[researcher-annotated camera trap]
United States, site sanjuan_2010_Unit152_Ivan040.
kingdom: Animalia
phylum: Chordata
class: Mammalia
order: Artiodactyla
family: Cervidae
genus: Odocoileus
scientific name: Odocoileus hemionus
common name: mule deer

+++

▶ **Work order**
Repeat word for word from the line holding "order: Artiodactyla" down to the last line above, including both.

▶ **Solution to this problem**
order: Artiodactyla
family: Cervidae
genus: Odocoileus
scientific name: Odocoileus hemionus
common name: mule deer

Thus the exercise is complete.